Sam Liccardo
Sam Liccardo is one of Silicon Valley's most accomplished and versatile public servants — a former prosecutor, two-term mayor of San José, and now a freshman member of Congress whose career has been defined by a relentless, pragmatic drive to solve the problems that most directly affect everyday Californians. Born on April 16, 1970, Liccardo is of Sicilian, Irish, and Mexican Californio ancestry, with roots tracing to the early Californio inhabitants of the Bay Area and to more recent Mexican immigrants who worked in the Almaden mines. His paternal grandfather owned and operated a neighborhood grocery store in downtown San José, the Notre Dame Market, giving him a deep, multigenerational connection to the city he would eventually lead.
Liccardo holds degrees from Harvard Law School, Harvard's Kennedy School of Government, and Georgetown University. After completing his education, he launched a legal career as a criminal prosecutor. He prosecuted felony crimes of sexual assault and child exploitation in the Santa Clara County District Attorney's Office and also served as a federal prosecutor in the Southern District of California — experience that grounded his approach to public safety in both legal rigor and a personal commitment to protecting the vulnerable.
Liccardo served on the San José City Council before being elected the 65th Mayor of San José in November 2014. He was reelected in 2018 with 75.8% of the vote. As mayor, his record was broad and ambitious. Under his leadership, San José became the largest U.S. city to commit to carbon neutrality, delivering cleaner, more affordable energy while cutting emissions. He spearheaded the country's most ambitious gun violence prevention measure and expanded community-based policing, making San José the safest large city in America during his tenure. On homelessness, Liccardo pioneered the conversion of motels to housing in 2016 — four years before California adopted it as a statewide model — and piloted the development of quick-build prefabricated housing communities constructed at a fraction of the time and cost of traditional apartments. On the economy, San José enjoyed the greatest expansion of tech growth in its history under his tenure, with new or expanded campuses from Google, Adobe, Amazon, Apple, and dozens of other major employers. He also led efforts to expand free broadband to 250,000 East San José residents and launched an innovative digital micro-scholarship platform for 1,700 first-generation students.
As mayor, Liccardo led the California Big City Mayors coalition, served as Chair of the Valley Transportation Authority twice, and served on the boards of the Association of Bay Area Governments and the Metropolitan Transportation Commission.

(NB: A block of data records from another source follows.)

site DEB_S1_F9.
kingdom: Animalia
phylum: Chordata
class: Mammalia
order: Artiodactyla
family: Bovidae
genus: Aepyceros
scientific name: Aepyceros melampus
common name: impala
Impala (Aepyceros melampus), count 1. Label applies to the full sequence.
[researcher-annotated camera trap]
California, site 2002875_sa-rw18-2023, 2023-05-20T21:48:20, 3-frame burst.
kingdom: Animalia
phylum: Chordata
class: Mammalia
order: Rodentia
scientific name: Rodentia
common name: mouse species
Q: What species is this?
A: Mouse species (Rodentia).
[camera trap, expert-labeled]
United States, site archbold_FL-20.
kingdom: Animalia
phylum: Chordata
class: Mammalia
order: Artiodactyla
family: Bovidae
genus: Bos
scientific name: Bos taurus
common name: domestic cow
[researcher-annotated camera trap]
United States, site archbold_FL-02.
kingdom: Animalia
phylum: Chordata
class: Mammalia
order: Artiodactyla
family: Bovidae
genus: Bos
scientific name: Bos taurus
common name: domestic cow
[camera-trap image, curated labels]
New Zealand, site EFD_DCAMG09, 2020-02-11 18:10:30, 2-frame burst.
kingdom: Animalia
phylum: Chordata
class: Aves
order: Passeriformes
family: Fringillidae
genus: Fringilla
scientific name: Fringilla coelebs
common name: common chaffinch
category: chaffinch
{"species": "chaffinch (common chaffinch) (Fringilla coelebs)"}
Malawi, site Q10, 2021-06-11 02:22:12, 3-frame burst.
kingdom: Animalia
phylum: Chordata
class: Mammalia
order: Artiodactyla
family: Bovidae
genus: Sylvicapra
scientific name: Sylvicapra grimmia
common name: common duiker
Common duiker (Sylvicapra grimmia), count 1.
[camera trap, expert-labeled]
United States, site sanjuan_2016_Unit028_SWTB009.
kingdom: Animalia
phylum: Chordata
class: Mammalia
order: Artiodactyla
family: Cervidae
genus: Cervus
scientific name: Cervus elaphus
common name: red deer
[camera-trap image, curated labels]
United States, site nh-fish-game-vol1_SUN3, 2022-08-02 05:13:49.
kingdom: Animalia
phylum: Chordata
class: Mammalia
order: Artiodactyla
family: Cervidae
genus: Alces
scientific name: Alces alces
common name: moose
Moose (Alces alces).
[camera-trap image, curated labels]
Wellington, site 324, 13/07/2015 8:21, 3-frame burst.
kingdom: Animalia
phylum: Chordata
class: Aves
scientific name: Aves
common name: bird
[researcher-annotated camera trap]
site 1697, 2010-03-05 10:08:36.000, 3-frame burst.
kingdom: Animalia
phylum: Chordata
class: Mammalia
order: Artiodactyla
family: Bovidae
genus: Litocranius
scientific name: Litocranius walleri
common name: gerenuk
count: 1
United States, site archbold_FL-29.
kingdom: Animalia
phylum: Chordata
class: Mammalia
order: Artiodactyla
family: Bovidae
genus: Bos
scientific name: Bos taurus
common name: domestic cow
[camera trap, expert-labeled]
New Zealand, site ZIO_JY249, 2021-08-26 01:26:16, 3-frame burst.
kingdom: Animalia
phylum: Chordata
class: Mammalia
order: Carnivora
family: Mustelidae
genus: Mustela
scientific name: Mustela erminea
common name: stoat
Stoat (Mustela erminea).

He now proudly represents California's 16th Congressional District, a dynamic region stretching from the coastal communities of Half Moon Bay and Pacifica to the heart of Silicon Valley, including San José, Palo Alto, and Mountain View. He was sworn in on January 3, 2025. In Congress, he serves on the House Committee on Financial Services and chairs the New Democratic Coalition's Innovation & Technology Working Group. In July 2025, he spearheaded the New Dems' first-ever Innovation Agenda, a policy framework to guide America to win the 21st century. His early legislative priorities in Congress have focused on housing affordability, homelessness, public safety, financial services reform, and positioning the United States to lead globally in clean energy and artificial intelligence.
Liccardo and his wife Jessica García-Kohl, a nonprofit leader dedicated to child health, education, and leadership development, live in Saratoga. His published works have appeared in the New York Times, Los Angeles Times, Wall Street Journal, and Washington Post. He is widely regarded as one of the most substantive and results-driven figures in California Democratic politics — a lawmaker who arrived in Congress having already delivered, at the local level, many of the solutions he is now working to scale nationally.